TriSplat是一种前馈式3D场景重建网络，采用定向三角形基元表示场景。它能直接从稀疏视角图像，通过一次前向传播生成可用于仿真的网格场景。模型预测局部3D点图、三角形属性、相机位姿，并由点图构建法线以稳定三角形参数化。在RealEstate10K和DL3DV数据集上的实验表明，其几何保真度优于基于高斯的前馈基线，同时渲染质量具有竞争力。输出的表面三角形可直接被物理引擎和标准渲染管线使用，无需额外转换。

## 正文

Sparse-view 3D reconstruction is increasingly addressed with feed-forward splatting networks that predict explicit primitives directly from images. Yet most existing methods remain centered on Gaussian primitives and expose surfaces only indirectly: extracting a usable mesh for downstream simulation, physics reasoning, or embodied interaction still requires expensive post-hoc steps that break the feed-forward promise. This limitation is especially pronounced in pose-free settings, where scene structure and camera parameters must be estimated jointly from sparse observations. We present TriSplat, a feed-forward reconstruction network that represents scenes with oriented triangle primitives and directly exports simulation-ready mesh scenes from a single forward pass.
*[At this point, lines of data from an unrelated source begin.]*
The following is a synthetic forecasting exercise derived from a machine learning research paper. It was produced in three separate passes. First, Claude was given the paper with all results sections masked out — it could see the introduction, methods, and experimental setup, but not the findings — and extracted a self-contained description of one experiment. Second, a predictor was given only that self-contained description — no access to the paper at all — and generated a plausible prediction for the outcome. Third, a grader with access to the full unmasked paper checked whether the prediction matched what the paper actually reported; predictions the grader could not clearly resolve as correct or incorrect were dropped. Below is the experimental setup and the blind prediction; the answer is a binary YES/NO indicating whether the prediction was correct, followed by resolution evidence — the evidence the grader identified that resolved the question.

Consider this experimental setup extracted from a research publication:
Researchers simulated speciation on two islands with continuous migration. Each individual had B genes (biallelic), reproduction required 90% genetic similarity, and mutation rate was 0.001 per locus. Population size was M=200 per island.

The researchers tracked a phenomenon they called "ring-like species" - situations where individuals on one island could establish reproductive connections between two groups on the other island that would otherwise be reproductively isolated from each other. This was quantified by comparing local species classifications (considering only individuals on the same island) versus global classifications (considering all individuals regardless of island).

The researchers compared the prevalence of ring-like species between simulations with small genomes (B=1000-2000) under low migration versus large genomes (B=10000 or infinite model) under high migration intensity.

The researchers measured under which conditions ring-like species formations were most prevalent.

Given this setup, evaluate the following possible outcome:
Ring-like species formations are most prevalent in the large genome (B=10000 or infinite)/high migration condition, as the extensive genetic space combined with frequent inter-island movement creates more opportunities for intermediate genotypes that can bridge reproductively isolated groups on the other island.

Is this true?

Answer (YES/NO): YES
Given input images, the network predicts local 3D point maps, triangle attributes, camera poses, and optional intrinsics. Rather than regressing triangle orientation as an unconstrained latent variable, our approach constructs geometry normals from the predicted point maps, refines them with an image-conditioned normal head, and converts them into stable local frames for triangle parameterization. A mono-normal bootstrap schedule further stabilizes early training, while opacity and blur scheduling progressively sharpens the learned surface representation for direct mesh extraction. Experiments on RealEstate10K and DL3DV show that this representation produces more geometry-faithful reconstructions than Gaussian feed-forward baselines while maintaining competitive novel-view rendering quality. Because the rendering primitives are themselves surface triangles, the output can be directly ingested by physics engines, collision detectors, and standard rendering pipelines without any conversion, making it a practical simulation-ready solution for feed-forward 3D scene reconstruction.